NovelToon NovelToon

Tumbuh Di Tanah Terlarang

TDT 1

Hujan baru saja reda ketika Aruna berdiri di beranda, menatap hamparan kebun yang hijau, basah oleh sisa gerimis. Butiran air masih menetes dari ujung daun, jatuh satu per satu ke tanah yang gembur.

Angin berembus lembut, mengibaskan rambut panjangnya yang mulai memutih di beberapa helai. Di kejauhan, suara burung-burung kembali ramai, seolah merayakan berakhirnya badai.

Namun, di dalam hati Aruna, badai itu belum pernah benar-benar pergi.

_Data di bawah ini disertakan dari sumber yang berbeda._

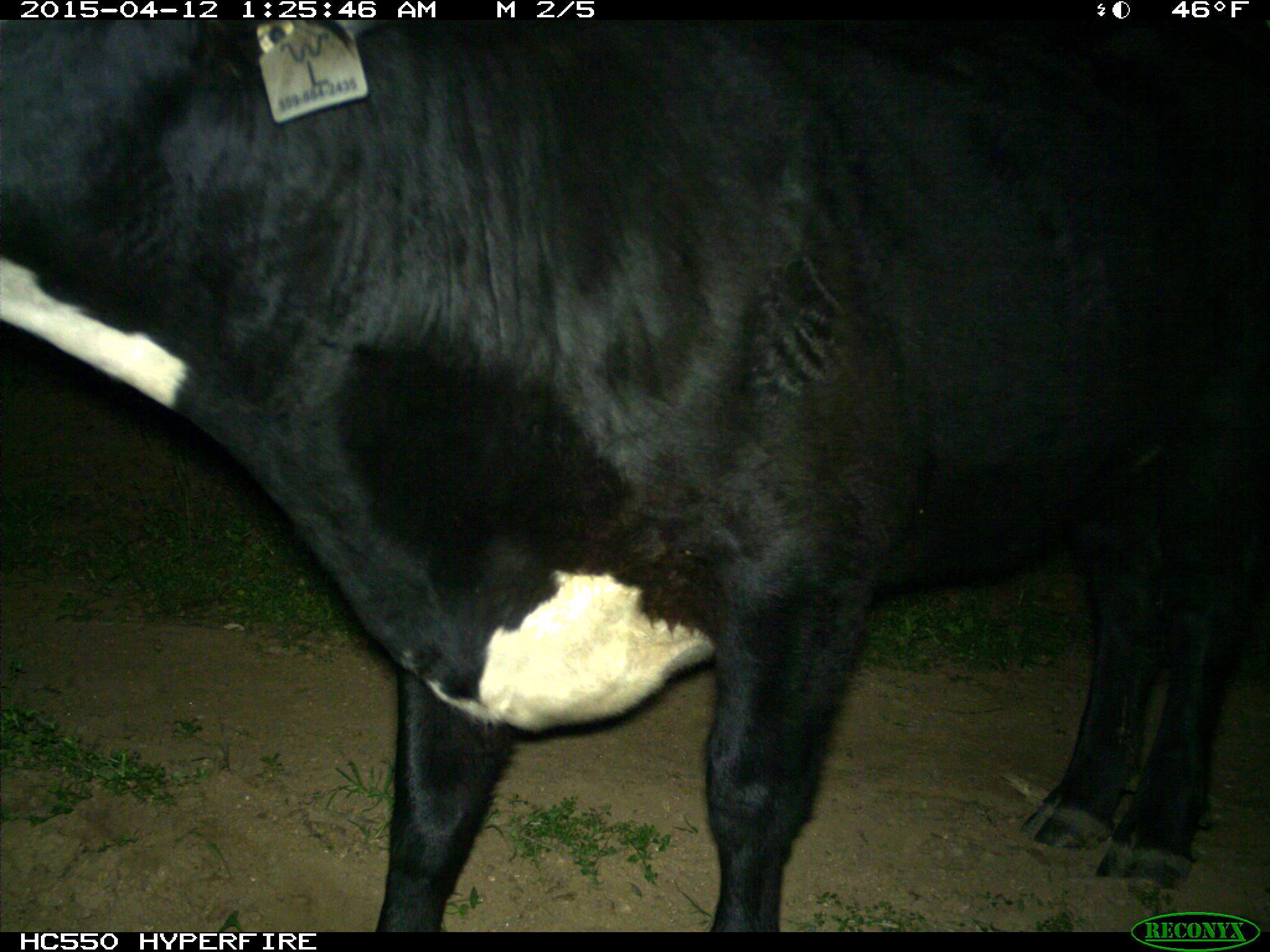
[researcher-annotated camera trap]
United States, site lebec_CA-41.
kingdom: Animalia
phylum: Chordata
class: Mammalia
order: Artiodactyla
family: Bovidae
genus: Bos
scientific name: Bos taurus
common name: domestic cow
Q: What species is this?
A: Bos taurus (domestic cow).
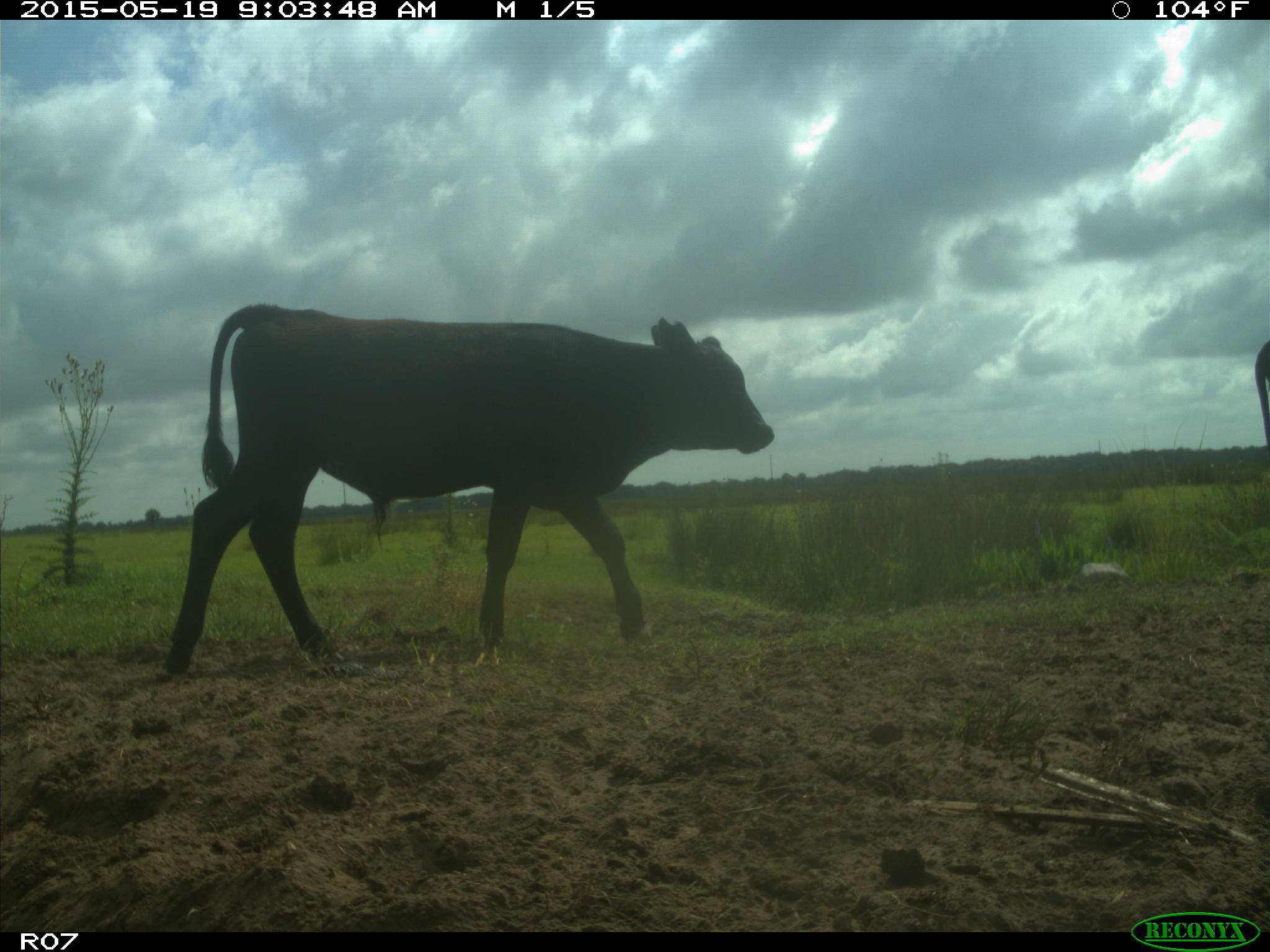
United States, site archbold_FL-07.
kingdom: Animalia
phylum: Chordata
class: Mammalia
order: Artiodactyla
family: Bovidae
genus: Bos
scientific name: Bos taurus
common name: domestic cow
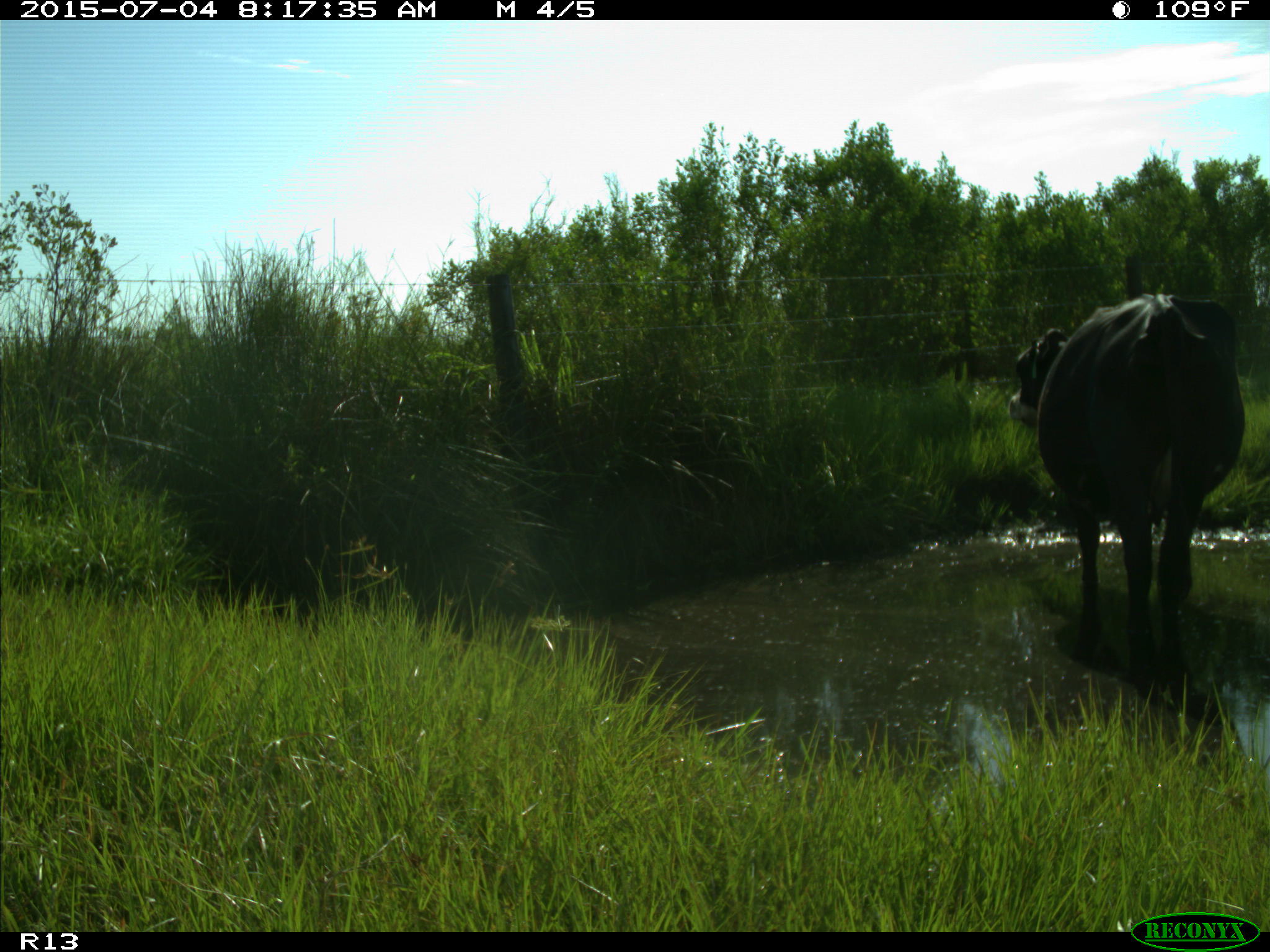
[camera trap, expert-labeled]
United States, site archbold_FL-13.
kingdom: Animalia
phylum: Chordata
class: Mammalia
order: Artiodactyla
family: Bovidae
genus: Bos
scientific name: Bos taurus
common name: domestic cow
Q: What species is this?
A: Bos taurus (domestic cow).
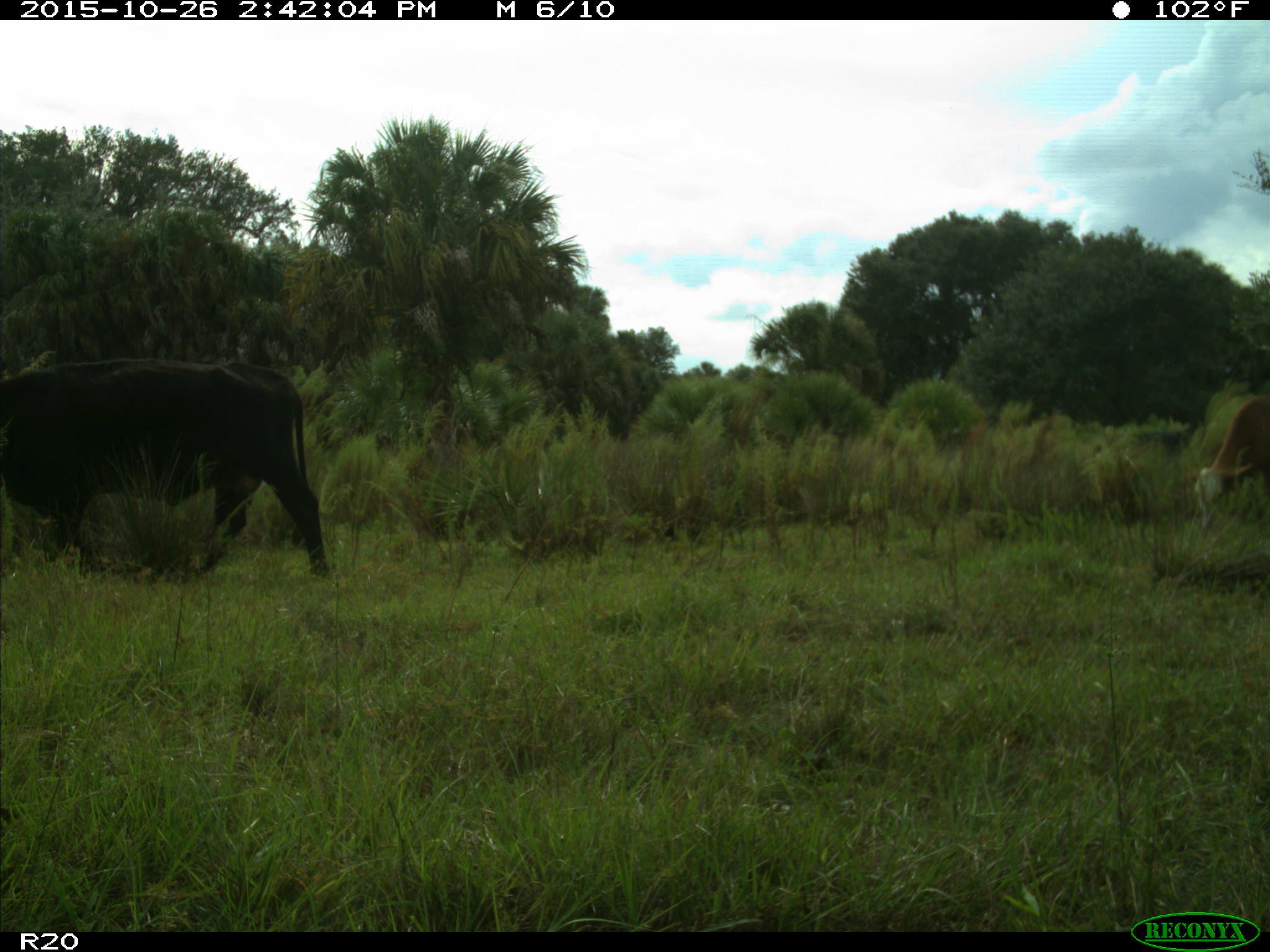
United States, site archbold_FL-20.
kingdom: Animalia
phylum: Chordata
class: Mammalia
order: Artiodactyla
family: Bovidae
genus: Bos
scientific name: Bos taurus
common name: domestic cow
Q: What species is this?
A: Bos taurus (domestic cow).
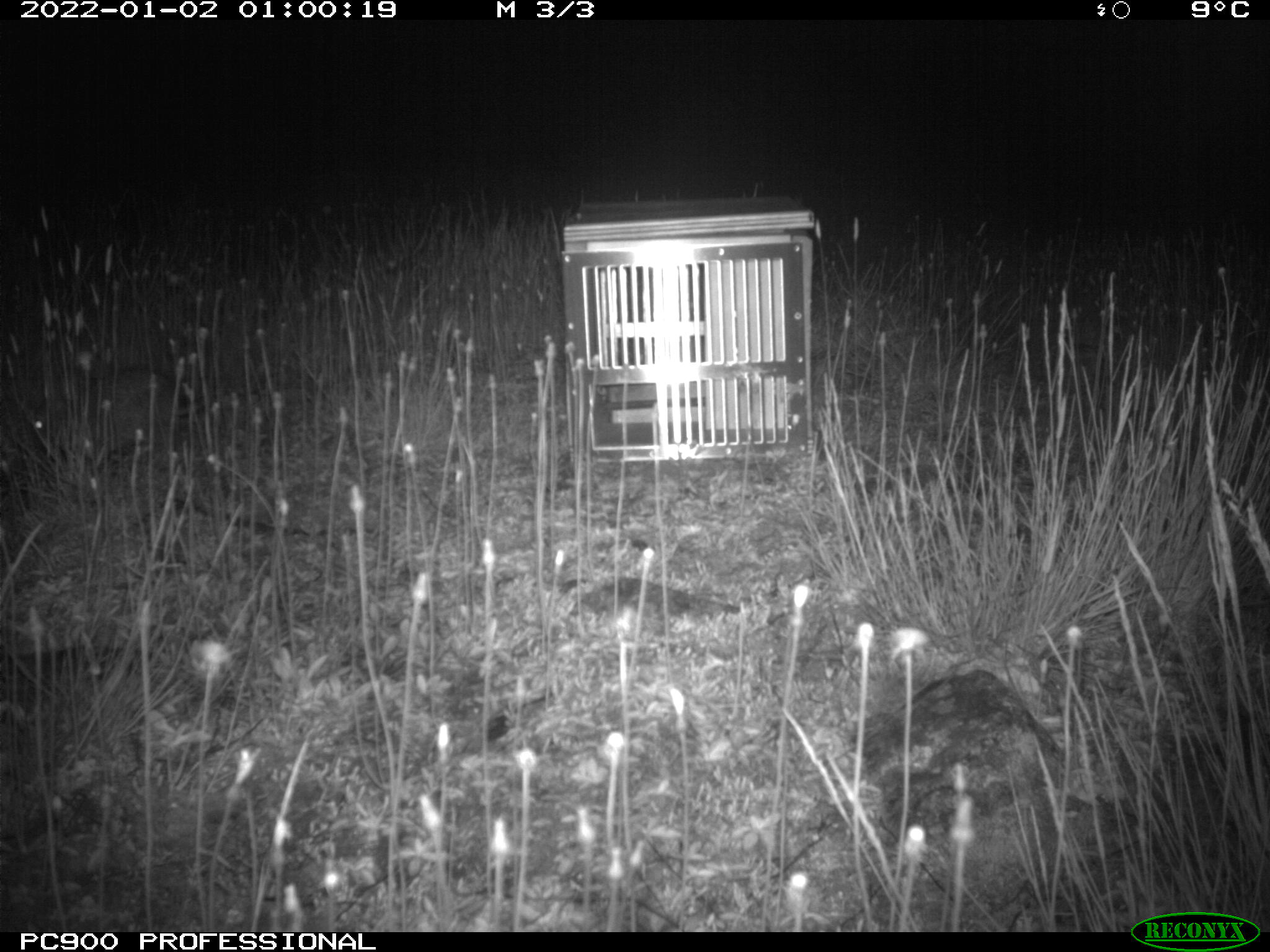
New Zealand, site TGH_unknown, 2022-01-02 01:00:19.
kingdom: Animalia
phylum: Chordata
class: Mammalia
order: Lagomorpha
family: Leporidae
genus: Oryctolagus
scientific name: Oryctolagus cuniculus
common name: european rabbit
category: rabbit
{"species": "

Bagas, suaminya, selalu pergi lebih lama dari yang dijanjikan. Dari satu rimba ke rimba lain, dari lembah tersembunyi hingga puncak gunung berkabut, memburu cahaya matahari yang terbenam di antara pepohonan, membekukan keindahan liar dalam jepretan kameranya. Tapi, di balik setiap foto yang ia kirimkan melalui email, tak ada sepatah kata hangat yang menyertai.

"Apakah kau masih ingat bagaimana caranya pulang, Bagas?" bisik Aruna, lebih pada dirinya sendiri. Kalimat itu lenyap disapu angin, sama seperti kehangatan pernikahan mereka.

Aruna menarik napas dalam-dalam, aroma tanah basah dan dedaunan segar meresap ke dalam dadanya. Inilah duniaku, pikirnya, kebun yang subur namun sunyi. Tempat di mana ia belajar merawat sesuatu yang tumbuh kecuali cinta dalam pernikahannya.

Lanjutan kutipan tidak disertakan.